Мальчик, перестав плакать, посмотрел своими большими голубыми глазами на Эбергарда и, протянув ручонки, обнял его за шею.
Вероятно, он чувствовал своим детским сердцем доброту этого человека.
Эта трогательная сцена произвела впечатление на толпу.
— Посмотрите,— раздались голоса,— посмотрите, как он доверчиво прижался к графу.
— Ребенок всего лучше чувствует, кто ему истинный Друг!
Камергер понял, что в эту минуту его судьба в руках ненавистного князя Монте-Веро и только он может спасти его от толпы.

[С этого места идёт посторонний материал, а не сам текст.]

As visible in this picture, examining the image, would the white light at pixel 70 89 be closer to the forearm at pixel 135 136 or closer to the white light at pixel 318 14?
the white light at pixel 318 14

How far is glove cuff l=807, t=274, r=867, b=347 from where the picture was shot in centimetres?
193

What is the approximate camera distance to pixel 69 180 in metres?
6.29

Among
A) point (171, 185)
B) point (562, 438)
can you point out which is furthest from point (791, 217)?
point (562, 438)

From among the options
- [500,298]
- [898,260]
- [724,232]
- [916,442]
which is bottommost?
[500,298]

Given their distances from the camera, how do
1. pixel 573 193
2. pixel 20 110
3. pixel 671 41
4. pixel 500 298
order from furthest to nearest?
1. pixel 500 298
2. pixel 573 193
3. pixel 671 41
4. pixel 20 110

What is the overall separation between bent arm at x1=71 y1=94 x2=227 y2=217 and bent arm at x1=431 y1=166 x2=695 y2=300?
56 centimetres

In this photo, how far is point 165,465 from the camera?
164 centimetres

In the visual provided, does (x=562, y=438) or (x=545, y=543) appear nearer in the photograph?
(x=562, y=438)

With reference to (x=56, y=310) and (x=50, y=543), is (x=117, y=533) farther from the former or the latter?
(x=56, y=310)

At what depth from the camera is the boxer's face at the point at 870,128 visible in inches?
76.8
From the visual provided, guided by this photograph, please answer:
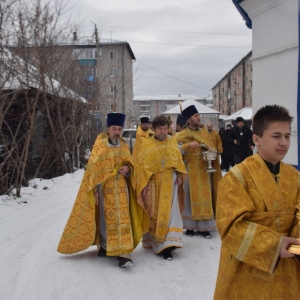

Эбергард холодно поклонился камергеру, он знал, что Шлеве — его первый враг при дворе.
— Он задавил ребенка и хотел удрать! Если бы не мы, то и задние колеса переехали бы через мальчика! — спешили объяснить мужчины.
— Я имею честь быть знакомым с господином бароном,— проговорил Эбергард, обращаясь отчасти к Шлеве, а отчасти к толпе.— Вы можете спокойно разойтись по домам: господин барон не откажется исправить несчастье, насколько это возможно. Не правда ли, господин барон?
— Без всякого сомнения,— отозвался Шлеве, уже обретая прежнее высокомерие.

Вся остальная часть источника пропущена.